Copy out every line of the material below that contains the word "visual".

<<<<

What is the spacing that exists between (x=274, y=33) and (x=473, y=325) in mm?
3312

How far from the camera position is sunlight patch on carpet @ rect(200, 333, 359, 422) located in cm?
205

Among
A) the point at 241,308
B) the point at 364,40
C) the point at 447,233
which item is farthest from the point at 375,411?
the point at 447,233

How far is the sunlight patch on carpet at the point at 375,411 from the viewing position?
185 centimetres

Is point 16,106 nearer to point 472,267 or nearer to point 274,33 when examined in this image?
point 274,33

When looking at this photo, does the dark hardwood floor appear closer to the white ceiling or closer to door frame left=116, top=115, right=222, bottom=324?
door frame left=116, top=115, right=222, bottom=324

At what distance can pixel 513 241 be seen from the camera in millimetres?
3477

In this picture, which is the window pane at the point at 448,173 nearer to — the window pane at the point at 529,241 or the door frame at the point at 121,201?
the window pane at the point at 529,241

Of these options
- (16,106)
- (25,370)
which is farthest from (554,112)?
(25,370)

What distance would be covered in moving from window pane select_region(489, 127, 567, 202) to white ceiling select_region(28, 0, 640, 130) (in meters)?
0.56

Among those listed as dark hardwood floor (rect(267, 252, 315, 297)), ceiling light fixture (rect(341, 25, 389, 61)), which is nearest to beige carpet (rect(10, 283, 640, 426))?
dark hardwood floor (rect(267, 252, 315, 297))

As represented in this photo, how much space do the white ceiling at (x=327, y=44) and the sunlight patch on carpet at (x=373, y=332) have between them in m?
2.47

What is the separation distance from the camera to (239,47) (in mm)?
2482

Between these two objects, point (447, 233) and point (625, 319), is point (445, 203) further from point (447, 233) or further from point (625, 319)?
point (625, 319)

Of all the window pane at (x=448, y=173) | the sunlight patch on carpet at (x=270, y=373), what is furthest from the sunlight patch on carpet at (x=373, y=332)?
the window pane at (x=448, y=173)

>>>>
<<<<

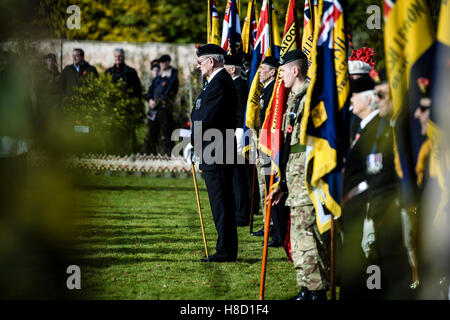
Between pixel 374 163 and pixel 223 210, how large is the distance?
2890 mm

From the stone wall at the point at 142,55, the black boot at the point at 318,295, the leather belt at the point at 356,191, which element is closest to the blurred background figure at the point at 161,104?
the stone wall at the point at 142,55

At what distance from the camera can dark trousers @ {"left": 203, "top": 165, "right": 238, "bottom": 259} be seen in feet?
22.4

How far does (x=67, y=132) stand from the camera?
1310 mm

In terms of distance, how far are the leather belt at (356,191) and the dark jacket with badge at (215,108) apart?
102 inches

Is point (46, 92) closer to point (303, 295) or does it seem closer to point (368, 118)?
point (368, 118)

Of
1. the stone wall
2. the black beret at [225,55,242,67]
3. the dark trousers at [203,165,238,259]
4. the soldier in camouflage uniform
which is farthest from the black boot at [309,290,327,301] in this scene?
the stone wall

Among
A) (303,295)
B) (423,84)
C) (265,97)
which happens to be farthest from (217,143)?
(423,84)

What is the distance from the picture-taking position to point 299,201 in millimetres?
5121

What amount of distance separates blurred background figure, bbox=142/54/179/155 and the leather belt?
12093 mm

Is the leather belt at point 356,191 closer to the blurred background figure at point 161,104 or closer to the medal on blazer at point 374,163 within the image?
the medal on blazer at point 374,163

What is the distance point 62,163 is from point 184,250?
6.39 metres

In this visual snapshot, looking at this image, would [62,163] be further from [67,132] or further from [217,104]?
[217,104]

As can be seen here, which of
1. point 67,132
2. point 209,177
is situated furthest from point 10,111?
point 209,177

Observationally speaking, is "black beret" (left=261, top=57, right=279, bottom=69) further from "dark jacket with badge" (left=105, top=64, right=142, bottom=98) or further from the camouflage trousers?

>>>>
<<<<

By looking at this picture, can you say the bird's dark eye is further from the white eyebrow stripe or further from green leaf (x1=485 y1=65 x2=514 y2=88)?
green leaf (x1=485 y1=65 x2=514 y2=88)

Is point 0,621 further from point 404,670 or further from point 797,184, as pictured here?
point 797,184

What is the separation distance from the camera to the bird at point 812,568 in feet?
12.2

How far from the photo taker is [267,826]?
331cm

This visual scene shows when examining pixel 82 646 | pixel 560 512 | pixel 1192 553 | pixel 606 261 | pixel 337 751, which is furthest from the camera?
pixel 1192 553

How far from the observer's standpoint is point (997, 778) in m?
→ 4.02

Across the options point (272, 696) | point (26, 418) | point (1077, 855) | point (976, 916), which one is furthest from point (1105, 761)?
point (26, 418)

>>>>

**The result:**
In this visual snapshot, looking at this image, would [62,163] be further from [67,132] or further from [217,104]?
This visual scene shows when examining pixel 82 646 | pixel 560 512 | pixel 1192 553 | pixel 606 261 | pixel 337 751, which is furthest from the camera?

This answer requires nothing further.